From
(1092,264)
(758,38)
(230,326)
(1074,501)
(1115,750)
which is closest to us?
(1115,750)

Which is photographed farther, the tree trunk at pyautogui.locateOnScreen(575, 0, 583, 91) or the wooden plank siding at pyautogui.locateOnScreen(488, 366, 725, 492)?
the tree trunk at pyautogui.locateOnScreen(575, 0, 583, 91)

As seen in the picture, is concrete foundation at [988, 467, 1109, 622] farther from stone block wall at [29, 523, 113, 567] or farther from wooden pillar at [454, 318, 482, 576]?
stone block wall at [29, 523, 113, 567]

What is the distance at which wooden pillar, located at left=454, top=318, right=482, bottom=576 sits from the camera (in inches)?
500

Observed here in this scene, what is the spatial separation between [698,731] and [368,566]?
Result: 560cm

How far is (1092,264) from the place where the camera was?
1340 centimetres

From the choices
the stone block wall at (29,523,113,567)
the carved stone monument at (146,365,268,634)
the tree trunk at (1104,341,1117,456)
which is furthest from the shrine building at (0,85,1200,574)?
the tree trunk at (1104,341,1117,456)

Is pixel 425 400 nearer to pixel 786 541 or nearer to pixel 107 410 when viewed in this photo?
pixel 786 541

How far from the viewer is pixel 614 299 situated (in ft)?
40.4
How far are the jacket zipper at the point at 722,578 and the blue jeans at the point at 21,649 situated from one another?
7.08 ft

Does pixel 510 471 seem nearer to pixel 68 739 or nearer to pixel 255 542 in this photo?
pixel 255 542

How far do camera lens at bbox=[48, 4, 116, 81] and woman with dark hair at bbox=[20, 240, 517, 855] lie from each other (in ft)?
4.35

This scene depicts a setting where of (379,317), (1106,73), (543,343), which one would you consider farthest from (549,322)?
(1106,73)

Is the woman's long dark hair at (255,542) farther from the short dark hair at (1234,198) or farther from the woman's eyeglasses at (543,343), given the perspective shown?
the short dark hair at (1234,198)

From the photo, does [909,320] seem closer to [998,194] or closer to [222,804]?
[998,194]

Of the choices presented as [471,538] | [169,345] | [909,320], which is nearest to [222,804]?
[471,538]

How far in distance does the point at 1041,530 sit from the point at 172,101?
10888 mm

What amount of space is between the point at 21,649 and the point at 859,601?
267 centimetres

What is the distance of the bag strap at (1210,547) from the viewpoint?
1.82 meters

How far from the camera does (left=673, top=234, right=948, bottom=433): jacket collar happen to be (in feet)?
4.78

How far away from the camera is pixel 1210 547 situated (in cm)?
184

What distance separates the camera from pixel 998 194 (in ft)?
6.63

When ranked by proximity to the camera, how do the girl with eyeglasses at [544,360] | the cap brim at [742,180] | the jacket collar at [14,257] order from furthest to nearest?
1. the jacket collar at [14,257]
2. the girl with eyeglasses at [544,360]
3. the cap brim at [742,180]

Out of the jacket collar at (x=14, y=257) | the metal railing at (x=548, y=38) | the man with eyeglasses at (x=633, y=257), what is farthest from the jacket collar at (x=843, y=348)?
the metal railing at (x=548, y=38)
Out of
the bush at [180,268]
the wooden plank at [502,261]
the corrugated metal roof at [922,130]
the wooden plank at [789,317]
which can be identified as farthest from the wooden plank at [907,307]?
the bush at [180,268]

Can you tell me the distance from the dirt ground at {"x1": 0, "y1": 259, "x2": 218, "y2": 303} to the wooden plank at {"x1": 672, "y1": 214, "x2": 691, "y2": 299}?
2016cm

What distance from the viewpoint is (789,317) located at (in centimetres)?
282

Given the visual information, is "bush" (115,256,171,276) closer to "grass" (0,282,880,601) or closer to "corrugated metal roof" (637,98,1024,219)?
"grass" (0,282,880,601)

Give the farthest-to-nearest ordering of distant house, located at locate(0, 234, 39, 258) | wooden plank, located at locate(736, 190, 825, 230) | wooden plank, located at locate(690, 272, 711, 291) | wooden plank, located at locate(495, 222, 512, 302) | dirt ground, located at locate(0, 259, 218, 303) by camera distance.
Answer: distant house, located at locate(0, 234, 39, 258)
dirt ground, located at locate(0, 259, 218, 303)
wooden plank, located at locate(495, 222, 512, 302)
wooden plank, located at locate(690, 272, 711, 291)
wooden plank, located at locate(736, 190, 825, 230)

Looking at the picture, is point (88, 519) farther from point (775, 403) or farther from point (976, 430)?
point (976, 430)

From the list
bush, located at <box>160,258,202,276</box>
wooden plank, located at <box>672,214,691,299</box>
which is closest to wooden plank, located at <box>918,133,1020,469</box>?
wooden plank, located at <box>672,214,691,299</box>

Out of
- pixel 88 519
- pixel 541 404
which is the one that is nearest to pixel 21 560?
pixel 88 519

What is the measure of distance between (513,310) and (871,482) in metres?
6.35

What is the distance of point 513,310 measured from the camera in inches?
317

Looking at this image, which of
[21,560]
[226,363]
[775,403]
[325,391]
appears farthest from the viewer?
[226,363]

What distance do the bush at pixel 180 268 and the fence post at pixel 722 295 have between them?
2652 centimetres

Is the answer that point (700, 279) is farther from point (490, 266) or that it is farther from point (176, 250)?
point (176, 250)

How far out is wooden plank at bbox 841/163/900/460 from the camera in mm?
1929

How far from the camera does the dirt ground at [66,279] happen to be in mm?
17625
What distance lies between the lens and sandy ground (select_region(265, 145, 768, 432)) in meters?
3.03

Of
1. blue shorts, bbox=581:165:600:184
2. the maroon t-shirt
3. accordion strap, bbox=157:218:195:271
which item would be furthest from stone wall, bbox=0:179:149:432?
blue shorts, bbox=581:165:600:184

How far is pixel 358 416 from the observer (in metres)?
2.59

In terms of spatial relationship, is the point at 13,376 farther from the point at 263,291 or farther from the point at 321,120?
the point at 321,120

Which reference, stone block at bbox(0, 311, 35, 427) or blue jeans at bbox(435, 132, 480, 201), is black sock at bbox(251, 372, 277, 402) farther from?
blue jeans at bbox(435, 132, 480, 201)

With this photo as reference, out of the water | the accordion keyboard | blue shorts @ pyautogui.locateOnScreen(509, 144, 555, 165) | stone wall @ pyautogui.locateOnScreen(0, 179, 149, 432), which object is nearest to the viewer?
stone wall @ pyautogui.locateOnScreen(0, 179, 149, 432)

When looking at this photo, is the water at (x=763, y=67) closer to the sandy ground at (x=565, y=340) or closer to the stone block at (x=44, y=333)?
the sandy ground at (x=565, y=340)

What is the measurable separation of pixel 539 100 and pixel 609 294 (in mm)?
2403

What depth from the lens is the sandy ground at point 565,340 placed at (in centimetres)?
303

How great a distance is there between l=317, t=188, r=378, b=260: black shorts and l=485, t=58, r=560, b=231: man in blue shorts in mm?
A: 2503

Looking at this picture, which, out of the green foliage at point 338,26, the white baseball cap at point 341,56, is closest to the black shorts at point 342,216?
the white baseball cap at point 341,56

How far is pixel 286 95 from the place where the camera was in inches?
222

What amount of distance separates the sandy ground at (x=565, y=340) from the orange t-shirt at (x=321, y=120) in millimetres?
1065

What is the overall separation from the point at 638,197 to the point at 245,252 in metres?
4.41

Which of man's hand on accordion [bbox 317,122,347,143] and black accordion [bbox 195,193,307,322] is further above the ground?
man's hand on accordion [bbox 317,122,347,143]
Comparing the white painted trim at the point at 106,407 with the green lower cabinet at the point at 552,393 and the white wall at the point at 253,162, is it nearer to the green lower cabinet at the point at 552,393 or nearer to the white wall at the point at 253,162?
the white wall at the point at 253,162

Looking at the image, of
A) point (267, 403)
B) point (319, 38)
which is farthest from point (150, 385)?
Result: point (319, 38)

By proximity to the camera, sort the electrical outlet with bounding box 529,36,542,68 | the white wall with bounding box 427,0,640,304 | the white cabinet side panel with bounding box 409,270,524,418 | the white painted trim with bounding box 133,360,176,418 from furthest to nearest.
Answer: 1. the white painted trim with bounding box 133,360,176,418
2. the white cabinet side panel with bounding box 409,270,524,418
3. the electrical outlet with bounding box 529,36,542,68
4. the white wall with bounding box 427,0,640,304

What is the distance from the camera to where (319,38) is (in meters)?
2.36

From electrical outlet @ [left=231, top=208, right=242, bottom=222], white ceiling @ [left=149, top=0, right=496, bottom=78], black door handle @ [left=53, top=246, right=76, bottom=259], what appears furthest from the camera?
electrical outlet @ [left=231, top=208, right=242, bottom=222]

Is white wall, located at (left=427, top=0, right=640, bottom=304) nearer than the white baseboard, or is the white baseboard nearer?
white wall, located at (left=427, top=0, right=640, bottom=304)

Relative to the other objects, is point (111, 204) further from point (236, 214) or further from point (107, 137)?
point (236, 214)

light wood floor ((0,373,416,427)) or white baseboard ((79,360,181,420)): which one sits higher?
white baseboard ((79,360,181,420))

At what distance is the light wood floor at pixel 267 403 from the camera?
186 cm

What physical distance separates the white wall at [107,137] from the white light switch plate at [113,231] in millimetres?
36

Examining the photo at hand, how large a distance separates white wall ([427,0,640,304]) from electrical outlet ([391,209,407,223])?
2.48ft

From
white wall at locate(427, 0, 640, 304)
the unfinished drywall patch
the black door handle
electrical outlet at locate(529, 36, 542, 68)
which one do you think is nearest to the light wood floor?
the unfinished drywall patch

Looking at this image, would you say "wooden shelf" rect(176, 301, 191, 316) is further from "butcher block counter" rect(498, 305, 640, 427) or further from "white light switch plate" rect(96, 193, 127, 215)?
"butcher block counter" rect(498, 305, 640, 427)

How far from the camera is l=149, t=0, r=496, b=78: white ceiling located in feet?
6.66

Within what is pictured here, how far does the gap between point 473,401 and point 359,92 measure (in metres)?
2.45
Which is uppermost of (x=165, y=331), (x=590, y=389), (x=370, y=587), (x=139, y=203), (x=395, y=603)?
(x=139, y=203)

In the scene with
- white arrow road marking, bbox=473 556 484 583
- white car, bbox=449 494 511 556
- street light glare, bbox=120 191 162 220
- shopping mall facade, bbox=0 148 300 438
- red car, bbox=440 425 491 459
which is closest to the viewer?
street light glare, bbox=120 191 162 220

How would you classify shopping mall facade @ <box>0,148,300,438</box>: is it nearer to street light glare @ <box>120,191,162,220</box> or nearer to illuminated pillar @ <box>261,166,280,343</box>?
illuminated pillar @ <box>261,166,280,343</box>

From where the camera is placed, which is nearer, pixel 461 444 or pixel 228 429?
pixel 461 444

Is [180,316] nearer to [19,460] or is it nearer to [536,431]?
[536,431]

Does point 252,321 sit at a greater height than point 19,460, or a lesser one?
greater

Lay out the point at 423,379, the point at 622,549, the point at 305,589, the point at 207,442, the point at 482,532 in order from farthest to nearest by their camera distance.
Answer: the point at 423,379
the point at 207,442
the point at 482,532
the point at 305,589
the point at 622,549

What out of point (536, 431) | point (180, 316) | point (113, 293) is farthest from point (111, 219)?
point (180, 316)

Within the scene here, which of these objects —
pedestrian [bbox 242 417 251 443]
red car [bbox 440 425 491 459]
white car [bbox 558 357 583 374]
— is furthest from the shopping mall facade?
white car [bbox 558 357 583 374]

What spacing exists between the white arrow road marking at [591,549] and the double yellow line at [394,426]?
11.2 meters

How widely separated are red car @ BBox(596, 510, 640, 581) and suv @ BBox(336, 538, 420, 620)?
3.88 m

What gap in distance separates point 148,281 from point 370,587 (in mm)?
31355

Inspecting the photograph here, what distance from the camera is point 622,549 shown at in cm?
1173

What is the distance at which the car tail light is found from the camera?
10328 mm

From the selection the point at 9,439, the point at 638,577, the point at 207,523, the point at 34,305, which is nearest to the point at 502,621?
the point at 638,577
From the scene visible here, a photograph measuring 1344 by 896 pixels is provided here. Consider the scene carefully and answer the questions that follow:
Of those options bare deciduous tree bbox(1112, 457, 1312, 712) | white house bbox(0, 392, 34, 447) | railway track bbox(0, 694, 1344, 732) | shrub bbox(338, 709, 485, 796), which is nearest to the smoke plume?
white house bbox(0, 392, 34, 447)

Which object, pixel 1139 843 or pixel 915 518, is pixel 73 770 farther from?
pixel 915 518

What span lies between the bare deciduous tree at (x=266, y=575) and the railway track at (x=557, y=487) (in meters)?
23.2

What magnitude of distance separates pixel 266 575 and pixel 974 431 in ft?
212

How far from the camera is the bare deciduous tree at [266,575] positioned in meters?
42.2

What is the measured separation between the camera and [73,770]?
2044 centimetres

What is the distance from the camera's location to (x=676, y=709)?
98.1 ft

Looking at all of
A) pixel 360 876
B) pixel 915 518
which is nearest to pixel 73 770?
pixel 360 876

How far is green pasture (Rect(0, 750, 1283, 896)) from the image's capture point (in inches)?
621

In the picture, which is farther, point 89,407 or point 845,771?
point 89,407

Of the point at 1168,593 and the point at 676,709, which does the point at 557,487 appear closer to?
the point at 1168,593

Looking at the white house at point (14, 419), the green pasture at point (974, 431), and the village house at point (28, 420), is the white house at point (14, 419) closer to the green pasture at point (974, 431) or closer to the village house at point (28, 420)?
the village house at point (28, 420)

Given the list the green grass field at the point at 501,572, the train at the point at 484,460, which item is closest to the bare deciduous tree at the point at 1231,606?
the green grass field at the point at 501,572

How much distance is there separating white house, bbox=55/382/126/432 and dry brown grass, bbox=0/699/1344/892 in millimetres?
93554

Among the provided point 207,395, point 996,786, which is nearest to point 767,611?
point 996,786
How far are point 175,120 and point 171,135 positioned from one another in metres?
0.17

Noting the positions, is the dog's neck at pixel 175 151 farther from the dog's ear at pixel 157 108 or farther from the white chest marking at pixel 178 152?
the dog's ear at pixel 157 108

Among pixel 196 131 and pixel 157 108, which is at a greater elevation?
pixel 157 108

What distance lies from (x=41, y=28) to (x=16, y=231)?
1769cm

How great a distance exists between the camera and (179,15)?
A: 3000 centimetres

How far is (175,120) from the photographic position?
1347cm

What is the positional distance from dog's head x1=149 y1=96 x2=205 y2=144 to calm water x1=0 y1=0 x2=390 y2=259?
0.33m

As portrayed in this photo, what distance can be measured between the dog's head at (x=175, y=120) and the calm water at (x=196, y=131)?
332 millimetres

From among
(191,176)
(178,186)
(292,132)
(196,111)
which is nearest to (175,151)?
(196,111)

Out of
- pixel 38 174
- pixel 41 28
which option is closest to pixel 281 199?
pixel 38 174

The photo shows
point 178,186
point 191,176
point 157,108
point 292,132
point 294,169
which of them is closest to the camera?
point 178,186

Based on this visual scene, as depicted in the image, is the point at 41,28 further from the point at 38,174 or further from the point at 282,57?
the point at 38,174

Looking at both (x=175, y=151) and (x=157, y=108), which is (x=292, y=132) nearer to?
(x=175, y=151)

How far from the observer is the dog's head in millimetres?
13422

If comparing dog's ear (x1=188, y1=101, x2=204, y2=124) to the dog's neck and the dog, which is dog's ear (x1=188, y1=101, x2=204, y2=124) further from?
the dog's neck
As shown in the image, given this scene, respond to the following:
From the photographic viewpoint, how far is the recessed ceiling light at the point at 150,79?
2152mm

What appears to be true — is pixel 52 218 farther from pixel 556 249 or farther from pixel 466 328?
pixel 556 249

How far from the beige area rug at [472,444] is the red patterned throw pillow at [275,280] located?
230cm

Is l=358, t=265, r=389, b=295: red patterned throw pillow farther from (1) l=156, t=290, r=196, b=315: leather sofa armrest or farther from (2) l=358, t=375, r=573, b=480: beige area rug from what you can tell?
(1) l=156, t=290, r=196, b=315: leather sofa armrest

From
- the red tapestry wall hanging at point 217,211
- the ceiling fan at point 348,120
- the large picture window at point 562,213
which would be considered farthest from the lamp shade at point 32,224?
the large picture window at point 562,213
◆ ◆ ◆
▸ Short problem
Starting with the first line of the records and going on through the line with "1340 centimetres", write those lines out again with "wooden pillar" renamed to "timber post" and nothing else altered.

▸ Final result
From
(1092,264)
(758,38)
(230,326)
(1074,501)
(1115,750)
which is closest to us?
(1115,750)

Which is photographed farther, the tree trunk at pyautogui.locateOnScreen(575, 0, 583, 91) or the wooden plank siding at pyautogui.locateOnScreen(488, 366, 725, 492)?
the tree trunk at pyautogui.locateOnScreen(575, 0, 583, 91)

As seen in the picture, is concrete foundation at [988, 467, 1109, 622] farther from stone block wall at [29, 523, 113, 567] or farther from timber post at [454, 318, 482, 576]?
stone block wall at [29, 523, 113, 567]

What is the distance at which timber post, located at left=454, top=318, right=482, bottom=576 sits from the camera (in inches)?
500

Observed here in this scene, what is the spatial separation between [698,731] and [368,566]?
Result: 560cm

How far is (1092,264) from the place where the camera was?
1340 centimetres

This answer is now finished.